Sometime in his teenage years, as Graves puts it, he started taking the wrong kind of medicine.

“We drank that cheap wine and we’d get drunk as hell, crawling up the stairs to our houses,” he recalls. “All these guys I knew, they got wiped out, man. Ruined their lives in their twenties.”

When he was around eighteen, a doctor told Graves that if he kept on drinking, it would kill him too. Seized by severe pain and bleeding, Graves cut out the cheap wine. He stopped eating meat. “I started drinking raw cabbage juice, raw potato juice,” he says. “They weren’t any damn juices like there are now! I’d take raw potatoes and put ’em in a cheesecloth and squeeze that juice out. I read that in a book. I said to myself, let me get back into these herbs.”

"I said to myself, let me get back into these herbs."

“People saw me,” he says. “’What have you been doing man? You look totally different.’” The change coincided with a deeper pull towards music, but Graves credits it to the earth. “That’s when I said: Plants! The plants! The plants! I didn’t get into it cause someone said this is something you should do. It wasn’t no hip thing, man. It was necessity. It was illness. I became a vegetarian and I started hanging out, listening to the plants.”

In an essay, “Music Extensions of Infinite Dimensions,” Grave likens eating food to creating electrical energy, which ultimately feeds music too: It pumps the heart and that heartbeat sounds the drum. Last winter, Graves' heartbeat began to sound differently. A doctor initially gave Graves six months to live, a prognosis that is difficult to fathom in his vital presence—he’s outlived their predictions and is working as hard as ever, with recent performances at Roulette, Gavin Brown Enterprises, and Jamaica Arts Center. “What the hell does cardiovascular failure mean?” he says. “Or congestive heart failure. They say I have an enlarged heart.” The results, he says are frustratingly inconclusive.

“They never listen to your damn heart,” he says. “They don’t listen. All they do is imaging, man… They don’t wanna hear rhythmic and tone changes. I hear them. I listen to myself all the time. I got my own EKG. And you know what? I got more things to do on this planet. And all this, it’s causing me to go back to the root.”

"I got more things to do on this planet."

That root, of course, is the garden itself, and a concept Graves calls cosmic energy, supplied from plants. Recalling a much older friend who used to visit George Washington Carver, the environmentalist-minded, peanut-farming agricultural innovator who died in 1943, Graves says: “He’d take ’em out to the woods and he’d go up to all the plants and say, ‘Good morning!’ Like, ‘Good morning, dandelion, how are you? Is there anything I should know?’ All this stuff now about albums of plant music, that’s not the real deal. You want to hear the music of the plants? You go out and look at the shape of this plant and that plant; you look at it microscopically, anatomically. You watch how it moves.”

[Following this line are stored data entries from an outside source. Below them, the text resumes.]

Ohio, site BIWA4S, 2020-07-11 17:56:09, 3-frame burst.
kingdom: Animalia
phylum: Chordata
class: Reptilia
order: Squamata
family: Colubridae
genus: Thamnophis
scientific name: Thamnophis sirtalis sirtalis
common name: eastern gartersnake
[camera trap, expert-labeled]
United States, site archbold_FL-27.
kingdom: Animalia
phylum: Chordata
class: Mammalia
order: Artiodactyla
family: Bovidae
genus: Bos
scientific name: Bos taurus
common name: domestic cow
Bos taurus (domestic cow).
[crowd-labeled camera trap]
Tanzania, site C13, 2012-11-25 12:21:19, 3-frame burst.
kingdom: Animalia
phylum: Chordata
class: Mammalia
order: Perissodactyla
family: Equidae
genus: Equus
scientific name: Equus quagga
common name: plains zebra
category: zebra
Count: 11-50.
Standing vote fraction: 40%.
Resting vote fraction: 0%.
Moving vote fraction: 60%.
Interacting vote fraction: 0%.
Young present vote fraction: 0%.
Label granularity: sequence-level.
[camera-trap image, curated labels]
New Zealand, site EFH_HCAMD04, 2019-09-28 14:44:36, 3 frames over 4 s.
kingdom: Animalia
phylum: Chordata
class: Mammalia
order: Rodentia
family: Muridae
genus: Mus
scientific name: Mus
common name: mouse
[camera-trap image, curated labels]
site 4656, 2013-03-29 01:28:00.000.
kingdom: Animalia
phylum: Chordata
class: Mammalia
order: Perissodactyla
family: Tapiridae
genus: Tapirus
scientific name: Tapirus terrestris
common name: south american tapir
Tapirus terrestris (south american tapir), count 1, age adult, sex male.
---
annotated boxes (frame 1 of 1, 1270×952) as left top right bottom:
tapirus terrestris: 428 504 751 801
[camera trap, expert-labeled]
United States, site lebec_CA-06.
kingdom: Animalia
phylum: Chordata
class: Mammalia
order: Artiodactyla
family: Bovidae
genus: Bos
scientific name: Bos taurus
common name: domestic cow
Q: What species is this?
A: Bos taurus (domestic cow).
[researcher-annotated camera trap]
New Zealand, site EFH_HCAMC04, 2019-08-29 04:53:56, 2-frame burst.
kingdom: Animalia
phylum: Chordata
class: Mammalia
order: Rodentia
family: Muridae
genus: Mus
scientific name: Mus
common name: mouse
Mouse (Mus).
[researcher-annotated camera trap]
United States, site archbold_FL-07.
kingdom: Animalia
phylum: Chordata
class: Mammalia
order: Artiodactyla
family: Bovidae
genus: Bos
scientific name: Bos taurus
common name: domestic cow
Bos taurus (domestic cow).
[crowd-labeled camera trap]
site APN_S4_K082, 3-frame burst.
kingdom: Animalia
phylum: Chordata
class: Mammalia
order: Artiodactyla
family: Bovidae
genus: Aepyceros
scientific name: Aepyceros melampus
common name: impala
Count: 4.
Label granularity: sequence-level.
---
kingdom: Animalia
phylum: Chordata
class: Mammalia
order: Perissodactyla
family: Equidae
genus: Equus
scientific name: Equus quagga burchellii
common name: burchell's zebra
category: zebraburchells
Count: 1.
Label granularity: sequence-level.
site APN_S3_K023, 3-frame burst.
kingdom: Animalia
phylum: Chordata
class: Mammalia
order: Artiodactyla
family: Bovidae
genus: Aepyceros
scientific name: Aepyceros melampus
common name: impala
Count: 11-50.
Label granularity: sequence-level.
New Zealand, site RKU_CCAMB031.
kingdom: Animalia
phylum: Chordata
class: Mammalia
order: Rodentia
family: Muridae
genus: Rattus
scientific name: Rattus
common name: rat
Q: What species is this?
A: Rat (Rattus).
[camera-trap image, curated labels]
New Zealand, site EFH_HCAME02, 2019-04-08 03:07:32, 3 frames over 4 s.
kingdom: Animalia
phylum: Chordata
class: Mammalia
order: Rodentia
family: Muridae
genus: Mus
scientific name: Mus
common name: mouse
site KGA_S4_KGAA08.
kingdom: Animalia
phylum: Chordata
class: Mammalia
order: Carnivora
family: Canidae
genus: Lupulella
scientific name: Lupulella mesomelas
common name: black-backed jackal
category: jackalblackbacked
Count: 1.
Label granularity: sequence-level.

His speech attains its own patter and rhythm as he bridges connections between sensation, expression, creation. “The music of that plant is gonna be how you interpret it. How you taste it. You got to taste it, you got to smell it and get into whatever that groove is man and take that and you’ll be completely liberated. Go to your instrument. Some plants you take it and smell and you say ‘oh man, wow.’ That’s how you get the music. You want to hear the music of the plants, you gotta live with them! You gotta hang out, man. Eat the plant, taste it.”

“You want to hear the music of the plants, you gotta live with them!”

Of course, Graves concurs, it’s not a bad thing to play music for plants. “If you like playing music to your plants, if you have certain ideas about your landscaping or putting this color and that color plant together, if that’s what’s helping you out, then do it!” he says. “But a plant’s still gonna do what a plant’s gonna do, and it’s up to you to listen to it. My research comes from the basic elements of the dadgum cosmos, that’s what’s helping me out.”